Réalisateur : Sylvain Desclous
Avec : Rebecca Marder, Benjamin Lavernhe, Emmanuelle Bercot,...
Distributeur : The Jokers / Les Bookmakers
Budget : -
Genre : Drame.
Nationalité : Français.
Durée : 1h45min

Synopsis :
Madeleine, brillante et idéaliste jeune femme issue d'un milieu modeste, prépare l'oral de l'ENA dans la maison de vacances d'Antoine, en Corse. Un matin, sur une petite route déserte, le couple se trouve impliqué dans une altercation qui tourne au drame. Lorsqu'ils intègrent les hautes sphères du pouvoir, le secret qui les lie menace d'être révélé. Et tous les coups deviennent permis.



Critique :


À une heure résolument troublée où les mouvements de contestations répondent avec virulence aux actions gouvernementales opérées par un pouvoir en place méprisant toute idée de décence démocratique, où la scission entre une grosse majorité de la population française et ses gouvernants semble de plus en plus consommée, le second long-métrage de Sylvain Desclous, De grandes espérances (qui n'a de Dickens que le titre) n'arrive peut-être pas, involontairement évidemment, à un moment opportun pour attirer le spectateur dans les salles, même si son contexte politique n'est pas tant le sujet central du film qu'un véhicule pour dresser un passionnant portrait de femme déterminée et complexe.

Connaissant sensiblement son sujet, que ce soit à l'écran (il avait déjà abordé la politique à travers son documentaire La Campagne de France) où dans l'intimité (il a étudié à Sciences-po), le cinéaste conçoit - et ce dès son titre furieusement évocateur - ici la politique comme un vecteur de changement social, comme le véhicule d'un espoir sain et ambitieux d'un lendemain meilleur.

Quand bien même celui-ci confronte très vite cette idée de bousculement politique et social radical que porte ses personnages, à une tragédie intime qui, justement, les attaque et les bouscule avec la même radicalité qu'ils espèrent appliquer, au moment même où ils tutoient du bout des doigts leur rêve de carrière politique (leur oral d'admission à l'ENA prévue une poignée d'heures plus tard).
Comme si un idéal politique ne pouvait pas exister sans être perverti par la réalité, comme si la justice ne pouvait être portée et défendue que par ceux n'ayant pas peur de franchir les limites de la loi; comme si une cause, même la plus noble, devait impliquer de se salir les mains pour la faire exister dans le monde d'aujourd'hui.
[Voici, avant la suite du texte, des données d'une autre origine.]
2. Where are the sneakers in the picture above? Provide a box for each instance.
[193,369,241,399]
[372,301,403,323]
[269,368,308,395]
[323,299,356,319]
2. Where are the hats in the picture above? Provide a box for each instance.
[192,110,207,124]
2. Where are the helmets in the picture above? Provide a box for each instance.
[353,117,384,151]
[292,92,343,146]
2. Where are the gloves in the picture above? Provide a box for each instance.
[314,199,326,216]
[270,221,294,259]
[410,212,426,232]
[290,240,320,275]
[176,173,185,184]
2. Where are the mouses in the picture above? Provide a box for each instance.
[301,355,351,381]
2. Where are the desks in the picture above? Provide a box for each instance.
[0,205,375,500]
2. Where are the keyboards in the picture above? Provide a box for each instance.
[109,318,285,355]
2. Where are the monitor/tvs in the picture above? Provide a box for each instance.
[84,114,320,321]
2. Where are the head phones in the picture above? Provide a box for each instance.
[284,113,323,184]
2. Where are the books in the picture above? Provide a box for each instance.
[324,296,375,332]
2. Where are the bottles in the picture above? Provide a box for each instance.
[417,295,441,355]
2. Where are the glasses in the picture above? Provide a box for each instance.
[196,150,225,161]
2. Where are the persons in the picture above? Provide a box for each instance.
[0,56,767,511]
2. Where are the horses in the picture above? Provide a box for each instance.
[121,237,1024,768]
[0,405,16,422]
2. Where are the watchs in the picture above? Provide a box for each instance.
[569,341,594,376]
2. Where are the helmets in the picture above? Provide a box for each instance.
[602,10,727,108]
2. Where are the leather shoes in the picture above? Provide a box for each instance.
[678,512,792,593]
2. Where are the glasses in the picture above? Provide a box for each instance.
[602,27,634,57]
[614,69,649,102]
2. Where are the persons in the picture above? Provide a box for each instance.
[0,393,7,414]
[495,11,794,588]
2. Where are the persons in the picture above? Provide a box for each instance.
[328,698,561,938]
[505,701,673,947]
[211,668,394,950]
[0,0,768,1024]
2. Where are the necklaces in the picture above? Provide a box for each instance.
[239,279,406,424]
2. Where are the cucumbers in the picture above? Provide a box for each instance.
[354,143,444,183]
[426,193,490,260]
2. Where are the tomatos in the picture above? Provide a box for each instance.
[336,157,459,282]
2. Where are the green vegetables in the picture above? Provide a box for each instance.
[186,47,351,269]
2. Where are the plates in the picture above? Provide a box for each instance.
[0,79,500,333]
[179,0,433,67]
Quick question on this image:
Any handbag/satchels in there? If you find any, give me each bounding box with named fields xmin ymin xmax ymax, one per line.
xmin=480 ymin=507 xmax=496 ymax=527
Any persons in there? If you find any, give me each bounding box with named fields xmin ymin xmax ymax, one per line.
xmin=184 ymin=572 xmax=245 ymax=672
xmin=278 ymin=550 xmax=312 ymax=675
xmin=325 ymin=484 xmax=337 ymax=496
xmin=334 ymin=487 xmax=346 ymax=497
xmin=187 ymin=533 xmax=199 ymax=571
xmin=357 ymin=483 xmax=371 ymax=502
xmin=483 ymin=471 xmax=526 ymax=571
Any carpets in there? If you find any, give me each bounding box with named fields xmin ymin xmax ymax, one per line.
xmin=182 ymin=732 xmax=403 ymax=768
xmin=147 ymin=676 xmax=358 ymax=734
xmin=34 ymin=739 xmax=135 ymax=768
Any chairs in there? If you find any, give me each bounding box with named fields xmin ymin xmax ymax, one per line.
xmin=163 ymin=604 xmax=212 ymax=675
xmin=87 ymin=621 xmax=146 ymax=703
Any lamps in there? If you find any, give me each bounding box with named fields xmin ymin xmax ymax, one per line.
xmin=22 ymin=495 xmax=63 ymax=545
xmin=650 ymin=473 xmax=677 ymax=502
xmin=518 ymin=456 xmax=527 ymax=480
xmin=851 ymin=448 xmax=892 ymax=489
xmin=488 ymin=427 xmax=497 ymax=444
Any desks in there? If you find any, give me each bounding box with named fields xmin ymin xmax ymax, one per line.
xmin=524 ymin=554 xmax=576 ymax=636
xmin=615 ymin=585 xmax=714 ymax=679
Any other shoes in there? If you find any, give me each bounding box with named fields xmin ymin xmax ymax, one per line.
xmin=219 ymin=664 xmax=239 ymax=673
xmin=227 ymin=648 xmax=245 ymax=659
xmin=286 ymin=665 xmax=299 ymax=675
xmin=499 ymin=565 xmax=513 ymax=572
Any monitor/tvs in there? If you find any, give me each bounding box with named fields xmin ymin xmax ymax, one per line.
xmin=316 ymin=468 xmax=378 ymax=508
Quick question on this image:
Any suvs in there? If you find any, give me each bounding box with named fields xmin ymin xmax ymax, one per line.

Copyright The Jokers Films

Cette dichotomie est au coeur même du fascinant personnage qu'est Madeleine, une brillante et idéaliste jeune femme appelée à devenir une future figure importante du paysage politique hexagonal, un avenir où elle espère ramener les questions de l'écologie, du féminisme et d'une économie solidaire et plus équitable au centre des débats.
Une figure droite (mais pas de droite) et volontaire, jamais complémentement arriviste ni totalement innocente, confrontée à la fois à la rigidité des élites dirigeantes mais également à sa propre culpabilité (elle a accidentellement tuée un homme), tiraillée entre ses sentiments et son déterminisme social assumé.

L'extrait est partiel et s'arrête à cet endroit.